++++ Data for processing
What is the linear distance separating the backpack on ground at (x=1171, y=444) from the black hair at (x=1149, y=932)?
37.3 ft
++++++++
++++ Data for processing
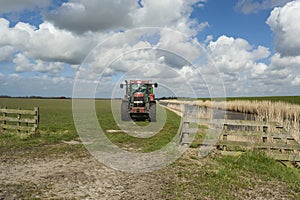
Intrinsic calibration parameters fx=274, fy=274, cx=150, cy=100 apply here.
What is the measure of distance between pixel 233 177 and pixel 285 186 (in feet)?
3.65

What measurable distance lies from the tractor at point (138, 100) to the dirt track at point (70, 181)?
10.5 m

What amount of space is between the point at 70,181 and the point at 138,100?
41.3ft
++++++++
What the task asks: Tally the lines of the material above that contain the string "between". Give only the number.

Full solution: 2